A replication slot guarantees the primary keeps WAL until the replica confirms receipt. Always use slots in production.

SELECT pg_create_physical_replication_slot('replica1_slot');

Risk: if the replica is down for days, WAL accumulates on the primary and fills disk. Monitor:

SELECT slot_name, active, pg_wal_lsn_diff(pg_current_wal_lsn(), restart_lsn) AS bytes_behind
FROM pg_replication_slots;

Drop dead slots fast.

Logical replication

Physical replication ships byte-level WAL. The replica is identical. Logical replication ships logical changes (INSERT, UPDATE, DELETE per row) decoded from WAL. The replica can have a different schema, different version, different OS.

Use cases:

• Zero-downtime major version upgrade: replicate from Postgres 13 to 15, cut over.
• Cross-database migrations: replicate specific tables between databases.
• CDC pipelines: replicate to Kafka, ETL, audit log.
• Sharding migration: replicate to a sharded setup while reading from the old one.

-- on source
CREATE PUBLICATION my_pub FOR TABLE users, orders;
 
-- on target
CREATE SUBSCRIPTION my_sub
  CONNECTION 'host=source dbname=app'
  PUBLICATION my_pub;

Limitations:

• Initial sync can be slow for big tables
• DDL not replicated automatically
• Sequences not replicated
• Tables must have a primary key or REPLICA IDENTITY FULL

Failover

When the primary dies, you must promote a replica.
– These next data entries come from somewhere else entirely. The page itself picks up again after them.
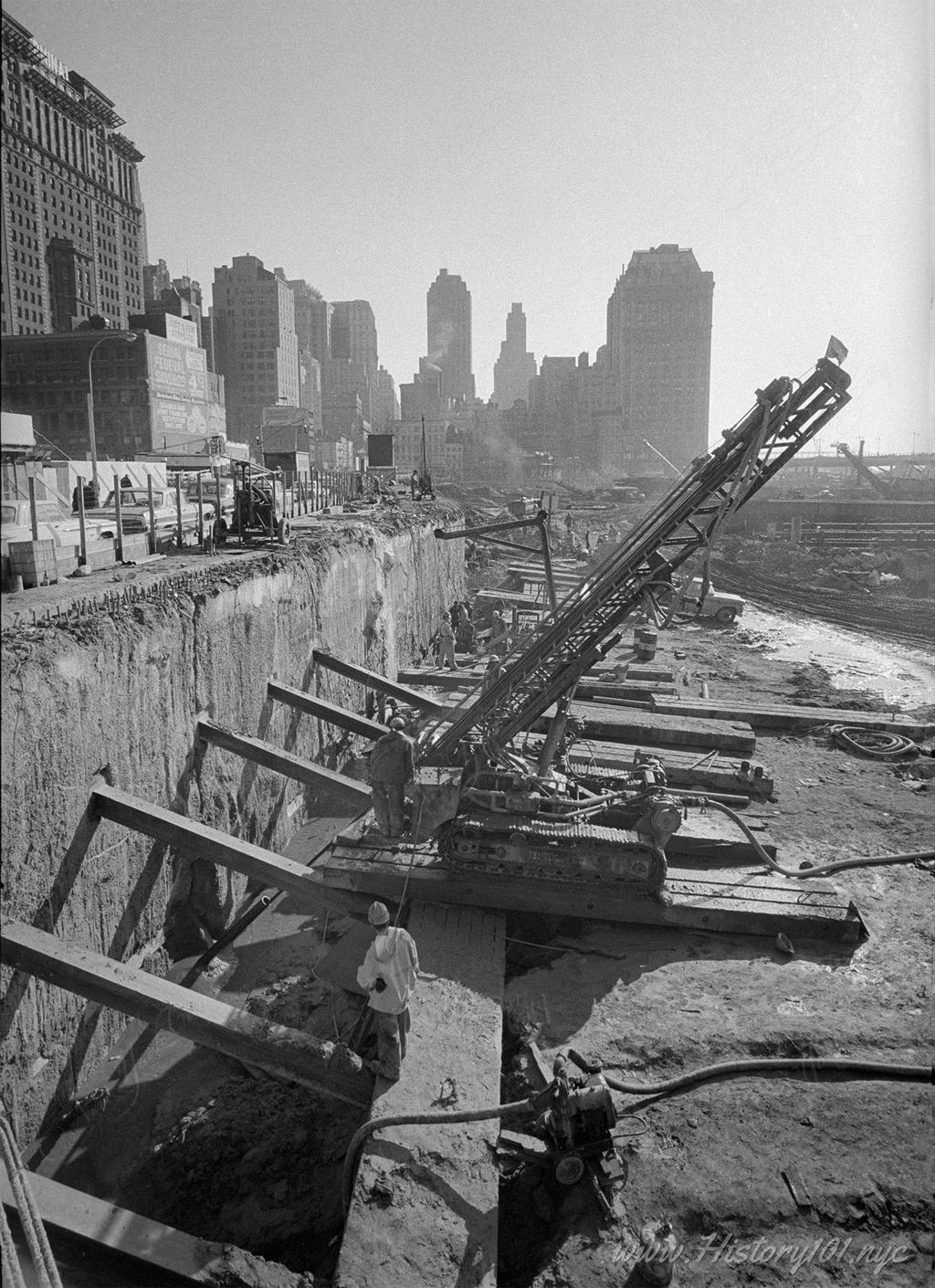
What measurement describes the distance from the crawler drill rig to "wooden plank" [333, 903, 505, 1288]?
1343 mm

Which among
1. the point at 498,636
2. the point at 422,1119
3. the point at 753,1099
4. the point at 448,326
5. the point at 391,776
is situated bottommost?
the point at 753,1099

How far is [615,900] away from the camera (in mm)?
8055

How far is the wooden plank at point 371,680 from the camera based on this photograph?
13031mm

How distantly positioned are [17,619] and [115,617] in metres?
1.05

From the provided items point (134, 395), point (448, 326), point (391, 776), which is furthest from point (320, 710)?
point (448, 326)

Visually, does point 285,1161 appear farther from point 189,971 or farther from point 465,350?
point 465,350

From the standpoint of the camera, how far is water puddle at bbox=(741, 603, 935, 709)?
63.0 ft

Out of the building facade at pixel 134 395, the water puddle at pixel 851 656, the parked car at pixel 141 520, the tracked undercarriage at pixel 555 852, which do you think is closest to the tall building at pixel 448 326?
the building facade at pixel 134 395

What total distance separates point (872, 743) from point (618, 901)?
8.18m

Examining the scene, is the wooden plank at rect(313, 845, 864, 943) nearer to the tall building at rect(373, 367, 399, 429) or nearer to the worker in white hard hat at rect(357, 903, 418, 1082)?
the worker in white hard hat at rect(357, 903, 418, 1082)

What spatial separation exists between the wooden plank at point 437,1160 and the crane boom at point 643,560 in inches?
108

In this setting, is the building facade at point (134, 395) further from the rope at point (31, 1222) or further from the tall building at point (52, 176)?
the rope at point (31, 1222)

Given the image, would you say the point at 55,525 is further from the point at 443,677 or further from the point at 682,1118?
the point at 682,1118

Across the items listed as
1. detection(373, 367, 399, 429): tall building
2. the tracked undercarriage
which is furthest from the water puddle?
detection(373, 367, 399, 429): tall building
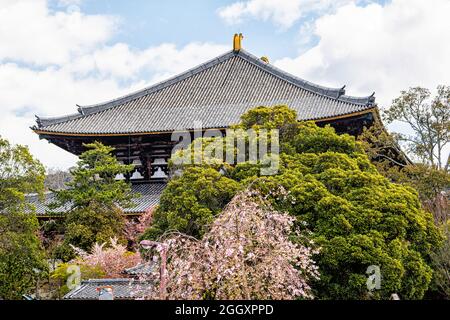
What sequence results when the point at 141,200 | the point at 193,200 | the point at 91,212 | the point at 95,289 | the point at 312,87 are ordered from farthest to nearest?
the point at 312,87
the point at 141,200
the point at 91,212
the point at 95,289
the point at 193,200

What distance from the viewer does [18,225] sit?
11711 mm

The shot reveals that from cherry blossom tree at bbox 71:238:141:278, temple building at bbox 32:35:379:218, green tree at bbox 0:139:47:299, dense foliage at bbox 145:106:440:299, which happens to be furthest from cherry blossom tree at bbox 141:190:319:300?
temple building at bbox 32:35:379:218

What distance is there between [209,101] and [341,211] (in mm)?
14379

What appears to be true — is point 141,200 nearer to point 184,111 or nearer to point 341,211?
point 184,111

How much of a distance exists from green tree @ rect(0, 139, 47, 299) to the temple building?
7.41 m

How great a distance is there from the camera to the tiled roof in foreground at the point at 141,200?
714 inches

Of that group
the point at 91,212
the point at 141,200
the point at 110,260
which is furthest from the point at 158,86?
the point at 110,260

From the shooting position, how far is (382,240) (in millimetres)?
8477

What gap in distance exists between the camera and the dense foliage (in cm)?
826

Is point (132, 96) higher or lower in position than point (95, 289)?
higher

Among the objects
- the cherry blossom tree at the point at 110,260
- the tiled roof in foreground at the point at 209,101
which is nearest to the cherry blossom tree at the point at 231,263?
the cherry blossom tree at the point at 110,260

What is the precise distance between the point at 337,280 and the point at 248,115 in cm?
469

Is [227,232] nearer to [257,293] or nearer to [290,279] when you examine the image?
[257,293]


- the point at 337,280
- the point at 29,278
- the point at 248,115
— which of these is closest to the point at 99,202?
the point at 29,278
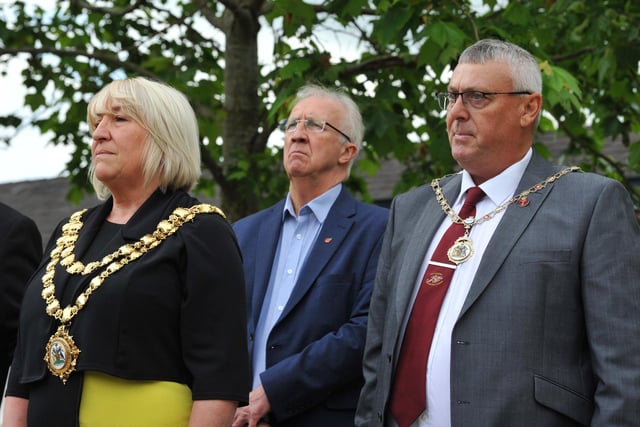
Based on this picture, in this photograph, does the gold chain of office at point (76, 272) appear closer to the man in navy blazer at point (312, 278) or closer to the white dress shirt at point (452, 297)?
the white dress shirt at point (452, 297)

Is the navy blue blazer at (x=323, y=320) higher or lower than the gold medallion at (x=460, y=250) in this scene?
lower

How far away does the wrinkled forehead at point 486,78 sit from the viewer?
3.35 meters

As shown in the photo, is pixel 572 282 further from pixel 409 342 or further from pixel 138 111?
pixel 138 111

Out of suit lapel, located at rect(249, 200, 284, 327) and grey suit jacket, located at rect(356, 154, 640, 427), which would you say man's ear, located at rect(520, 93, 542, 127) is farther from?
suit lapel, located at rect(249, 200, 284, 327)

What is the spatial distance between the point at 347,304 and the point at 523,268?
108 cm

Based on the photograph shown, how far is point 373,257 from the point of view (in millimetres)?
4078

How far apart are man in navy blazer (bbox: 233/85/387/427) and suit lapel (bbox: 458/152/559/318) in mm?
852

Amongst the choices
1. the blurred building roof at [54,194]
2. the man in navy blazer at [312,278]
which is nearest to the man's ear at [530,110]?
the man in navy blazer at [312,278]

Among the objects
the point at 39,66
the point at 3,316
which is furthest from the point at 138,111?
the point at 39,66

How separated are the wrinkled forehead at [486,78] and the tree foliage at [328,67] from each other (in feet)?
6.44

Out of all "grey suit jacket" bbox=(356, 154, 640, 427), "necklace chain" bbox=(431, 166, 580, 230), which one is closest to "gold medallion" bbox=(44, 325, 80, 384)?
"grey suit jacket" bbox=(356, 154, 640, 427)

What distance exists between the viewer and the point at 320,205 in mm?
4258

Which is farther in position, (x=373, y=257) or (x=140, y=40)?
(x=140, y=40)

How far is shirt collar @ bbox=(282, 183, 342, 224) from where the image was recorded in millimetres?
4242
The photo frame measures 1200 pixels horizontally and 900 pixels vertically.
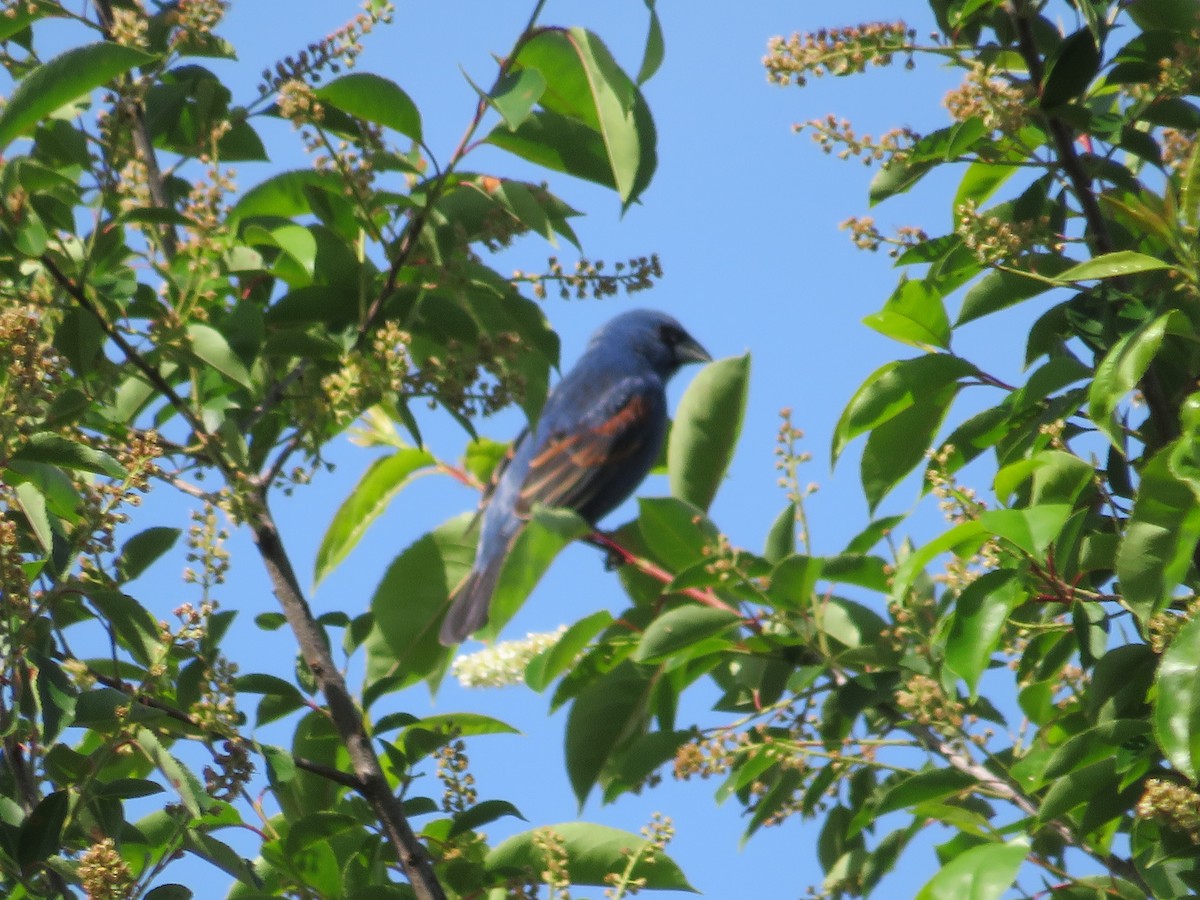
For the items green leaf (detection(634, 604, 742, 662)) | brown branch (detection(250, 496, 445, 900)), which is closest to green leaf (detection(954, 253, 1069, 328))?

Manual failover:

pg_ctl promote -D /var/lib/postgresql/data

Then update application config to point to the new primary. Slow, error-prone, requires human at 3am.

Automated failover tools:

• Patroni: leader election via etcd/consul, automated promotion, requires Pg cluster orchestration.
• repmgr: replication manager, manual or automated failover.
• pg_auto_failover: Microsoft's tool, simpler than Patroni.
• AWS RDS Multi-AZ: managed, sub-minute failover with automated DNS update.

Split brain and fencing

If the primary is unreachable but still alive (network partition), and you promote a replica, you have two primaries. Both accept writes. Reconciliation is impossible.
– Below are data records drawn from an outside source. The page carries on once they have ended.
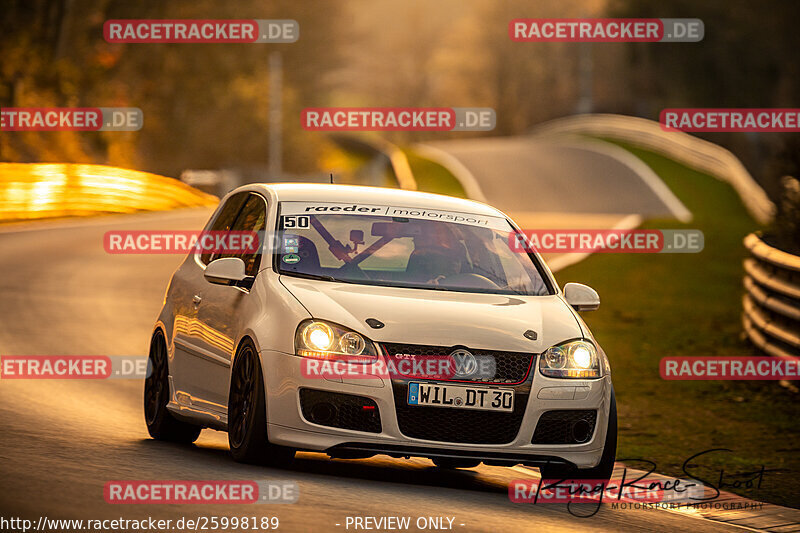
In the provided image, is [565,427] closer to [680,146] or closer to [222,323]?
[222,323]

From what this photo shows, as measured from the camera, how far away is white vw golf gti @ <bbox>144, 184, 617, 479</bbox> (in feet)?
27.5

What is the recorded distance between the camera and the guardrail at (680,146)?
180 ft

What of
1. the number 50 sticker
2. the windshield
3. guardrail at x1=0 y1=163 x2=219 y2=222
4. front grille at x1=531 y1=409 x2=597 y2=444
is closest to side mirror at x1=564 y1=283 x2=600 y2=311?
the windshield

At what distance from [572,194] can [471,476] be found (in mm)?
53100

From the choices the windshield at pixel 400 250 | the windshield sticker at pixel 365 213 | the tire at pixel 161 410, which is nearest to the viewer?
the windshield at pixel 400 250

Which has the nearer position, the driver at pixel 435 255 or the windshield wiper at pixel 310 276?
the windshield wiper at pixel 310 276

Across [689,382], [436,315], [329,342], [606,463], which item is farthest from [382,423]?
[689,382]

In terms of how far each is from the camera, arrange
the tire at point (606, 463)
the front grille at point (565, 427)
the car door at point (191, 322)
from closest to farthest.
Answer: the front grille at point (565, 427)
the tire at point (606, 463)
the car door at point (191, 322)

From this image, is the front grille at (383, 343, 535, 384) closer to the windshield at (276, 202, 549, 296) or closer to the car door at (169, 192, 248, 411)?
the windshield at (276, 202, 549, 296)

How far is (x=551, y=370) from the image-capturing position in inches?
340

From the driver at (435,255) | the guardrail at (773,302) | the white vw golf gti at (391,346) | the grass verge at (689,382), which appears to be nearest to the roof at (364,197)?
the white vw golf gti at (391,346)

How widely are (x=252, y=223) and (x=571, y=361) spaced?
243cm

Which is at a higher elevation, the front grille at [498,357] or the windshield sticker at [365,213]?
the windshield sticker at [365,213]

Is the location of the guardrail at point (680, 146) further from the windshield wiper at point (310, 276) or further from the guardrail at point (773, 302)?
the windshield wiper at point (310, 276)
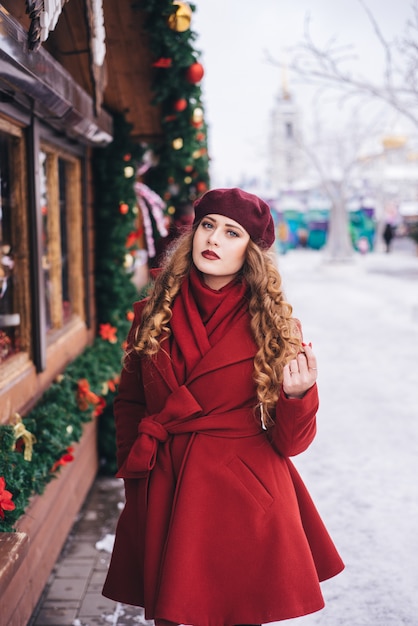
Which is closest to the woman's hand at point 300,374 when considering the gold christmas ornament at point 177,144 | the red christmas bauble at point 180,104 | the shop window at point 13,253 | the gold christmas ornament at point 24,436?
the gold christmas ornament at point 24,436

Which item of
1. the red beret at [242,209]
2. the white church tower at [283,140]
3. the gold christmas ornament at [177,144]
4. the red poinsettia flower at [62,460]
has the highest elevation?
the white church tower at [283,140]

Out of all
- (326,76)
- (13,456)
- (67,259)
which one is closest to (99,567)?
(13,456)

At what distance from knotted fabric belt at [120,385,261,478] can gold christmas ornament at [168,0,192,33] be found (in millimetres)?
2591

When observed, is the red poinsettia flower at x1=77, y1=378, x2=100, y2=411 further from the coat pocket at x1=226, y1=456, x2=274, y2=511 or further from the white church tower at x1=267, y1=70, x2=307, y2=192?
the white church tower at x1=267, y1=70, x2=307, y2=192

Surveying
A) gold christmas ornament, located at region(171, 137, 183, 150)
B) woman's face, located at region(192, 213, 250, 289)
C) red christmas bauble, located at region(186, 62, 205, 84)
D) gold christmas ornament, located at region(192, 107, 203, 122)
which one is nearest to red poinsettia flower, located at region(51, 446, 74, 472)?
woman's face, located at region(192, 213, 250, 289)

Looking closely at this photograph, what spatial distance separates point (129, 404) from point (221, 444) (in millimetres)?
407

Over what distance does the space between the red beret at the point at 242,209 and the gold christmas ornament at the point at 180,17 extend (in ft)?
6.76

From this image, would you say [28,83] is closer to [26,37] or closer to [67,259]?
[26,37]

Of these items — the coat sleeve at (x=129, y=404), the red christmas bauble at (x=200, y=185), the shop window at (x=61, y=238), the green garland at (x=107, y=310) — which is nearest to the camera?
the coat sleeve at (x=129, y=404)

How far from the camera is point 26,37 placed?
2369 millimetres

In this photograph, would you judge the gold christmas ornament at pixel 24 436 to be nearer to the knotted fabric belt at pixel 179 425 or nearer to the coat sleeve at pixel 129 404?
the coat sleeve at pixel 129 404

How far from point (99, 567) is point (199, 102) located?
10.2 feet

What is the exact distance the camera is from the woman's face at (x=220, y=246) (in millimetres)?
2258

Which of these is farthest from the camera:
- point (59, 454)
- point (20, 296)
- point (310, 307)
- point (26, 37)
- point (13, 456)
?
point (310, 307)
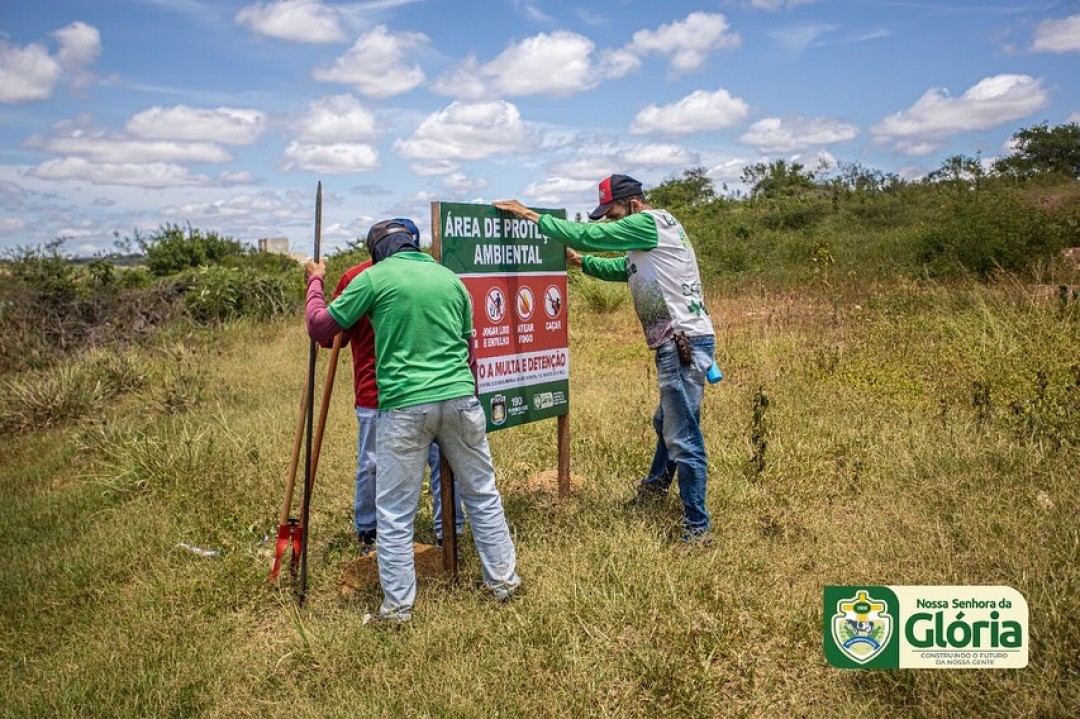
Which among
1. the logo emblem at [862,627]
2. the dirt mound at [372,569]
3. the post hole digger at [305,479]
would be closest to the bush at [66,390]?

Patroni uses a distributed consensus store (etcd, Zookeeper, consul) for leader election. Only the node that holds the lease writes. Fencing kills the old primary before promoting the new.

Read your writes

Async replicas are behind. If your user submits a form and immediately refreshes, the replica may not have the write yet.

Fixes:

1. Stick reads to primary after a write: track per-session "last write LSN" in app, route reads to primary until replica catches up.
2. synchronous_commit = remote_apply: write waits for replica apply. Subsequent read on replica is safe.
3. Cookie-based replica selection: set cookie for N seconds after write, route to primary during that window.

Lag monitoring

SELECT
  application_name,
  state,
  pg_wal_lsn_diff(pg_current_wal_lsn(), sent_lsn) AS sent_lag,
  pg_wal_lsn_diff(pg_current_wal_lsn(), write_lsn) AS write_lag,
  pg_wal_lsn_diff(pg_current_wal_lsn(), flush_lsn) AS flush_lag,
  pg_wal_lsn_diff(pg_current_wal_lsn(), replay_lsn) AS replay_lag
FROM pg_stat_replication;

replay_lag is what matters for read traffic. Alert at 1MB+ on a healthy system.

hot_standby_feedback

By default, replicas can be aborted with "canceling statement due to conflict with recovery" when the primary's VACUUM removes tuples the replica's query is still reading.
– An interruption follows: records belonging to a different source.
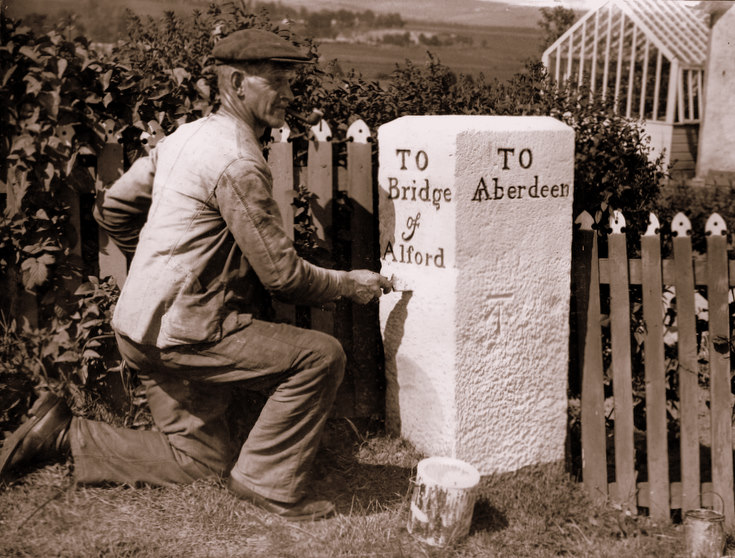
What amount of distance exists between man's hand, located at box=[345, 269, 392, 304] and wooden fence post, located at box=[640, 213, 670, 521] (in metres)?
1.37

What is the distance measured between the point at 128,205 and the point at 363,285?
43.1 inches

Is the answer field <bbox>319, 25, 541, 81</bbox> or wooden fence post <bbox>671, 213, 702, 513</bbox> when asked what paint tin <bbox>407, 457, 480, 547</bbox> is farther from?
field <bbox>319, 25, 541, 81</bbox>

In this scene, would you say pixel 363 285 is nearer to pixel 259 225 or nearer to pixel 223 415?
pixel 259 225

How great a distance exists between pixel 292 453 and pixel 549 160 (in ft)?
5.68

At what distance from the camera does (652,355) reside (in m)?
4.28

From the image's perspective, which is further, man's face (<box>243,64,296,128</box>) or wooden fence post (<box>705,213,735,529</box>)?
wooden fence post (<box>705,213,735,529</box>)

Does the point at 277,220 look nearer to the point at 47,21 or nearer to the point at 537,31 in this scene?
the point at 47,21

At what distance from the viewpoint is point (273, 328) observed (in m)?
3.49

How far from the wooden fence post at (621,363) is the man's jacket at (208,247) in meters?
1.47

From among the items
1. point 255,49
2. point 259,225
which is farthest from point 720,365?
point 255,49

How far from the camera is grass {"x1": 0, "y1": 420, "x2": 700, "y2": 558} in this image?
3346 mm

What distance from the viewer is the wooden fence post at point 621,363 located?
4172mm

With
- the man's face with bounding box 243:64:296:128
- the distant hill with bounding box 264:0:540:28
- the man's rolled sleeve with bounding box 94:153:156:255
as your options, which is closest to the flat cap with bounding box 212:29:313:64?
the man's face with bounding box 243:64:296:128

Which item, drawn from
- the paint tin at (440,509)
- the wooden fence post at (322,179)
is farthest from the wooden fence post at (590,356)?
the wooden fence post at (322,179)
hot_standby_feedback = on makes the replica tell the primary about its oldest snapshot, holding back VACUUM. Trade-off: long replica queries cause primary bloat.

Common pitfalls

• No replication slot: replica falls behind, primary recycles WAL, full re-clone needed.
• Slot held by dead replica: WAL accumulates, disk fills. Monitor and drop.
• Sync replication with one replica: if replica fails, primary blocks writes. Always have at least 2 sync candidates.
• Reading from replica for "real-time" data: lag breaks UX. Use sync replication or route to primary.
• Logical replication without primary keys: silent slowdown or failure. Always add PKs.

The senior take

Physical streaming replication is the foundation. Always use replication slots. Run at least one sync replica for HA, async replicas for read scale-out and geo. Use logical replication for migrations, version upgrades, and CDC. Automate failover with Patroni or use managed (RDS, Cloud SQL). Monitor lag in bytes, not seconds. The default async setup loses recent commits on failover, factor that into your durability promises.